--- Page text ---
* * *
Its members need clarity about who is making decisions and what they are voting on, argues Rebecca Chapman

WHEN the General Synod comes up in conversation, I am often met with flummoxed and frustrated faces: it’s just a waste of time, I am told. But I believe that the Synod does matter. What good is an expensive talking shop?

“Episcopally led and synodically governed” was denounced as “a myth” by the Archbishop of Canterbury last July, as he quoted Lord Chartres: “We are led by bishops in synod. And that is a very, very different thing indeed” (News, 15 July).

What might this mean in reality? Dr Colin Podmore, a former Clerk to the Synod, has noted that “bishops act not in isolation but in partnership and constant dialogue with the clergy and laity through the synods of the church, and with their consent.” In 2021, the Archbishop of York reminded us that “Synod means walking and working together on the way.”

There will, no doubt, be conflict and disagreement at next month’s meeting of the Synod, perhaps most intensely in debates about human sexuality. Our system of election and representation provides three Houses, of bishops, clergy, and laity, with representation of dioceses, cathedrals, religious communities, universities, and the armed forces. Every voice and every vote matters. Our sinful human nature requires that checks and balances be in place to prevent abuses of power at every level of our shared life. Disagreeing well requires trust and mutual respect: are these present in the General Synod?


LAST July, several of the written questions published asked why the Synod had yet to vote on the Vision and Strategy. The Business Committee had not been asked to schedule it, its chair said. Archbishop Cottrell responded that hundreds of lay and ordained people were involved in discerning the Vision and Strategy, and that the Synod’s energy should be directed towards “deciding how we turn this into actions”. Yet, in a message to the newly elected Synod in 2021, the late Queen herself alluded to the expectation that the Synod would consider a proposal “on a vision for the future of the Church”.
* * *
--- Given data ---
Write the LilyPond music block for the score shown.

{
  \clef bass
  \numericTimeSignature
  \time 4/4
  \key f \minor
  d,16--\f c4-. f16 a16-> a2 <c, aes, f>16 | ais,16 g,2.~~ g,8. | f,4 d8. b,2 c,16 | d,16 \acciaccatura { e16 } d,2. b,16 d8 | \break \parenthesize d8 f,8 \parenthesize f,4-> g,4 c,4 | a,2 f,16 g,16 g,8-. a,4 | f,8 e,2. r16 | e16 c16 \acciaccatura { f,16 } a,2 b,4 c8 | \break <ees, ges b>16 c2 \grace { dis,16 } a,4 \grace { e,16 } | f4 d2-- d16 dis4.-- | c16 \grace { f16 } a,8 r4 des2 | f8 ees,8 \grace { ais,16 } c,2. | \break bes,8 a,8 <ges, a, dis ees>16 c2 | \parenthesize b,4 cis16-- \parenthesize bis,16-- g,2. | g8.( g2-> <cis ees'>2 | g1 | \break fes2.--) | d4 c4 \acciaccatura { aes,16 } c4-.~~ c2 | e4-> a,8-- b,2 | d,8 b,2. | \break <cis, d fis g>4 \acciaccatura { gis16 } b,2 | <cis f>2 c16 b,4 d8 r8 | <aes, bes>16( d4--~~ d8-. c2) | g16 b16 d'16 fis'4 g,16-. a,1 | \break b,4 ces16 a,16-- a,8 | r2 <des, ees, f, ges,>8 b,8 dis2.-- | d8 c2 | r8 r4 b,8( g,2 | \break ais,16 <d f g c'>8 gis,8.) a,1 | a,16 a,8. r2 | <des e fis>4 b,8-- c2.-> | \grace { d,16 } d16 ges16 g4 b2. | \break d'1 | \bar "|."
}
* * *
--- Exercises to complete ---
(1) Answer these questions using the General Synod article:
(a) Who denounced "Episcopally led and synodically governed" as "a myth"?
(b) What are the three Houses that the Synod's system of election and representation provides?
(c) According to its chair, why had the Business Committee not scheduled a vote on the Vision and Strategy?
(2) Continue the General Synod article from its last sentence.
The data come from a separate source.

--- The responses ---
(1)
(a) The Archbishop of Canterbury.
(b) Bishops, clergy, and laity.
(c) It had not been asked to schedule it.

(2)
On the Saturday of the July session, the Synod voted on the spending plans of the Church Commissioners and the Archbishops’ Council. Introducing the item, the chair, Geoffrey Tattersall KC, said: “These are plans developed in the light of Vision and Strategy.” Archbishop Cottrell explained that “we’re not voting on carrying on doing what we’re doing. We’re voting on learning from what we’ve done and doing it better.” The Vision and Strategy had already been “agreed by a gathering of every bishop and diocesan secretaries”, he said.

That evening, the Revd Marcus Walker, a redoubtable member of the House of Clergy, asked again when the Synod would debate and approve the Vision and Strategy (for which £1.2 billion has been promised, and the target of establishing 10,000 new and predominantly lay-led churches set). This, Archbishop Cottrell said, was a decision for the Business Committee. No mention was made of the spending-plans vote that had taken place a few hours previously.

November brought more written questions, with two further replies on the matter from Archbishop Cottrell. He noted that the Vision and Strategy was built on past Synod resolutions, going on to say that “most decisions and action will take place” in dioceses and parishes, aspects being brought to the Synod for update and consultation. The message seemed to be: the Synod is for discussion; dioceses are for decisions. Is this enough to provide the consent of which Dr Podmore spoke?

The second answer was more worrying. When it was asked when specifically the Synod had approved the Vision and Strategy, the response was that it had been in July 2022, when the Synod approved the spending plans of the Church Commissioners and the Archbishops’ Council. Seemingly, we knew not what we did. . .

Where was the mutual respect and trust here? Or when Mae Christie’s written question was met with the reply that there was no record of the date or the mechanism by which Issues in Human Sexuality was formally written into the Selection Criteria, and this information “could not be obtained within the time-frame available”? She was later ruled out of order when asking for it to be removed, if there was no evidence for its legitimacy. Five months on, we do not seem to have had clarification about how it got there, nor whether it will be reconsidered.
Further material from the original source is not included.